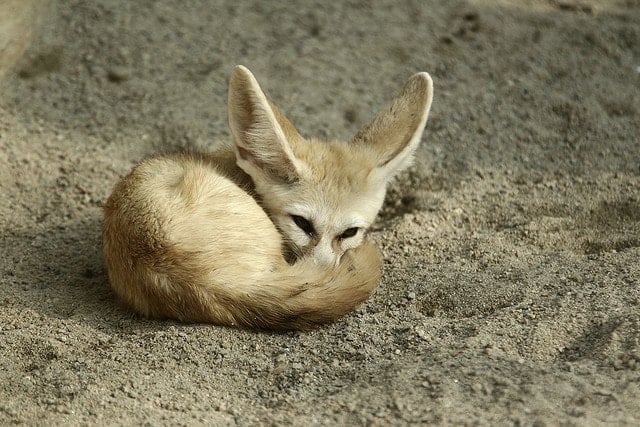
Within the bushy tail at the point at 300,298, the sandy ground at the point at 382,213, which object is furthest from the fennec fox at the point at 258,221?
the sandy ground at the point at 382,213

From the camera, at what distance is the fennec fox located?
3.66m

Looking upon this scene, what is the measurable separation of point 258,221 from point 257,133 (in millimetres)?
470

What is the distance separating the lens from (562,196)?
5.12 meters

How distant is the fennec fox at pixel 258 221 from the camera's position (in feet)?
12.0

========================================================================

§ WHAT IS REQUIRED
Write out the listing above again, exactly, but with no pictures in the copy.

§ TASK RESULT
Within the bushy tail at the point at 300,298, the sandy ground at the point at 382,213, which object is furthest from the fennec fox at the point at 258,221?
the sandy ground at the point at 382,213

From the camera, at what distance is the fennec fox located?
3.66m

Looking upon this scene, what is the measurable separation of point 258,221 from point 257,133 (in millimetres)?
470

What is the distance separating the lens from (562,196)?
5.12 meters

How distant is the fennec fox at pixel 258 221 from the camera's position (in feet)?
12.0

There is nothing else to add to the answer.